> STUDY TEXT:
Content starts

= Jessica Hutchings =

New Zealand researcher and author

Jessica Hutchings is a New Zealand researcher, author, and Ashtanga Yoga teacher. Hutchings' work is grounded in kaupapa Māori research (research informed by tikanga Māori) within the subject areas of environmental and Indigenous studies.

== Career ==
Hutchings completed a PhD in environmental studies and completed a post-doctoral fellowship in Māori health research. She was the Director Māori, Tumu Whakarae of the Building Better Homes Towns and Cities National Science Challenge from 2018–2021 leading a Māori research programme in the Challenge. Hutchings is also a member of the MBIE Science Board.

She cited the New Zealand COVID-19 lockdown as encouraging wider conversation and action around food sovereignty, saying "Since the Covid lockdown, it’s just been right at the forefront of everything… We’re right on conversations around what food security is, we’re beginning to have conversations as whanau Māori."

Along with Victoria University associate Jo Smith (Kāi Tahu, Kāti Māmoe, Waitaha) Hutchings founded Papawhakaritorito Charitable Trust, which focuses on food sovereignty education and research, and includes food growing initiatives such as Feed The Whānau.

Jessica Hutchings participated in the development and research for Hua Parakore, the organic food production verification system used by Te Waka Kai Ora (The Māori Organics Authority of Aotearoa, New Zealand).

== Recognition ==

- 2016 Māori Book Awards, Te Kōrero Pono - Non-Fiction Winner for Te Mahi Mara Hua Parakore: A Maori Food Sovereignty Handbook

== Personal life ==
From Ngāi Tahu, Gujarati, and Ngāti Huirapa descent, Hutchings' work primarily focuses on Māori food sovereignty and decolonization.

Content ends

(Collected data entries)
Content starts

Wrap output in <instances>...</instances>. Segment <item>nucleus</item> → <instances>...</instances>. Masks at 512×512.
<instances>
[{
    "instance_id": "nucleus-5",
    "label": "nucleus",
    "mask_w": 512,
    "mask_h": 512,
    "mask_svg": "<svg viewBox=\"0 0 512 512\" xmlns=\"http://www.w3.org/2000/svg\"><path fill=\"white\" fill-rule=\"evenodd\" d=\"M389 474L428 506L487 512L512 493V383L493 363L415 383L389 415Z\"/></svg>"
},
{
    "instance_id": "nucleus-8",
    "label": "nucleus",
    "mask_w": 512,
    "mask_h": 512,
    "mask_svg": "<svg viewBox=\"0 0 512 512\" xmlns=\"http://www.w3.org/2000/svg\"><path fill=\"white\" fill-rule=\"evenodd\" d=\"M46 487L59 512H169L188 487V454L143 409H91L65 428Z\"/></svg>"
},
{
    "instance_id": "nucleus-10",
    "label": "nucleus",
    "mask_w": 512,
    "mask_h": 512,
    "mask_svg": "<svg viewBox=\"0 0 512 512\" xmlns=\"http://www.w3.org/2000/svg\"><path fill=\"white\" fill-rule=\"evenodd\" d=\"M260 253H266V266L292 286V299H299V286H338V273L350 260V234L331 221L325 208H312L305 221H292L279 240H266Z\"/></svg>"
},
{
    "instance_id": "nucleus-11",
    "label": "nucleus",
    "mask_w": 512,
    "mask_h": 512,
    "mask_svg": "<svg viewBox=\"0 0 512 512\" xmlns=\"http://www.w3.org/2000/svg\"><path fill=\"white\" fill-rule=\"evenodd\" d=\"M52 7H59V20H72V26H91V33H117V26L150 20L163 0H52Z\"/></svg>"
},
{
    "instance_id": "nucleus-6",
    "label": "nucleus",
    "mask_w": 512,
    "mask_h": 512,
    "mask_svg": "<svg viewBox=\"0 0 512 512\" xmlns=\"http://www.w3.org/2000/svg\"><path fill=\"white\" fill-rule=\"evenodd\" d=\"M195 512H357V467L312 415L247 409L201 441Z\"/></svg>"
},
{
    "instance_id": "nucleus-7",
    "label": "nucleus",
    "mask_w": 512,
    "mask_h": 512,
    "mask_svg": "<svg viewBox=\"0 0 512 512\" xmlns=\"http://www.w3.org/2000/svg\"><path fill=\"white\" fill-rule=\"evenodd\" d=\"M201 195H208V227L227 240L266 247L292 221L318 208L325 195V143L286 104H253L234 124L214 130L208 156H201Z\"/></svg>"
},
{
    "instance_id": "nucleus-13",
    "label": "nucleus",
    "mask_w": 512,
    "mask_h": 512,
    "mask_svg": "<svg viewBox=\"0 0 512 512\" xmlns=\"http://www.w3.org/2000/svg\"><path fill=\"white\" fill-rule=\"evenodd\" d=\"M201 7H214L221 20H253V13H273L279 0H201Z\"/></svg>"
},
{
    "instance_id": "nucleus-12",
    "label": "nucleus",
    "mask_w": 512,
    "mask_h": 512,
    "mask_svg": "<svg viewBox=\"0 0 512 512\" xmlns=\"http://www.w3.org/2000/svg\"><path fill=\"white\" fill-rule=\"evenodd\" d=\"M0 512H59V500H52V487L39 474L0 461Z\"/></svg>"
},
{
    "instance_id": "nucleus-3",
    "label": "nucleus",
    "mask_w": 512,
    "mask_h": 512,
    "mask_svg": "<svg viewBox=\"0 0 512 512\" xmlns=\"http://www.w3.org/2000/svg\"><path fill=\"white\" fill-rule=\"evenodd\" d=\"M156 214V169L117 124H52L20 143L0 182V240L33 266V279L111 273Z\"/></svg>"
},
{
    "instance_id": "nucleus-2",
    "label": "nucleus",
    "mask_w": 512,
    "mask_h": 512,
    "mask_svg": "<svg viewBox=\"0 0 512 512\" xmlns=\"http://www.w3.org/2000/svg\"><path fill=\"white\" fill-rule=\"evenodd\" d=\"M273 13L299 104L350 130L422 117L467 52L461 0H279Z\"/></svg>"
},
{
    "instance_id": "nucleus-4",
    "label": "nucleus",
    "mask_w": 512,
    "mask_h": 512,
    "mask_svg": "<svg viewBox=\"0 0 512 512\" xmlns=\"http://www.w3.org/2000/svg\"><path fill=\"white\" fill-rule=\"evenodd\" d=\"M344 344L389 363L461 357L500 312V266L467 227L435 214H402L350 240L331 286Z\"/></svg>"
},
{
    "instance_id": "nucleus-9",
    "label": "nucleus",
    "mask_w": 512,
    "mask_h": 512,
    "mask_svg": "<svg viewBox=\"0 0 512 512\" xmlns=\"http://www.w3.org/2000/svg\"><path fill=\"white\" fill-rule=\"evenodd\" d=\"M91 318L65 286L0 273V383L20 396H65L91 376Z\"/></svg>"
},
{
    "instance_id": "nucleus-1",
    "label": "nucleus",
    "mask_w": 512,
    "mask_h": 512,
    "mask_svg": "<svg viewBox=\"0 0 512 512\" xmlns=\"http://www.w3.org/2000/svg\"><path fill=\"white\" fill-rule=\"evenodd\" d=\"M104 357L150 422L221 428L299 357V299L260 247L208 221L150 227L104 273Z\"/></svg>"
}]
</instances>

Content ends

> QUESTIONS:
[A] Summarize the Jessica Hutchings biography in two sentences.
[B] Answer these questions using the Jessica Hutchings biography.
(i) In which field did Hutchings complete a post-doctoral fellowship?
(ii) Which organization uses the Hua Parakore verification system?
(iii) Which book won the 2016 Māori Book Awards non-fiction prize?

> ANSWERS TO THIS EXERCISE:
[A] Jessica Hutchings is a New Zealand researcher, author, and Ashtanga Yoga teacher whose work is grounded in kaupapa Māori research and focuses mainly on Māori food sovereignty and decolonization. She holds a PhD in environmental studies, led a Māori research programme in the Building Better Homes Towns and Cities National Science Challenge from 2018 to 2021, and co-founded Papawhakaritorito Charitable Trust.

[B]
(i) Māori health research
(ii) Te Waka Kai Ora (The Māori Organics Authority of Aotearoa, New Zealand)
(iii) Te Mahi Mara Hua Parakore: A Maori Food Sovereignty Handbook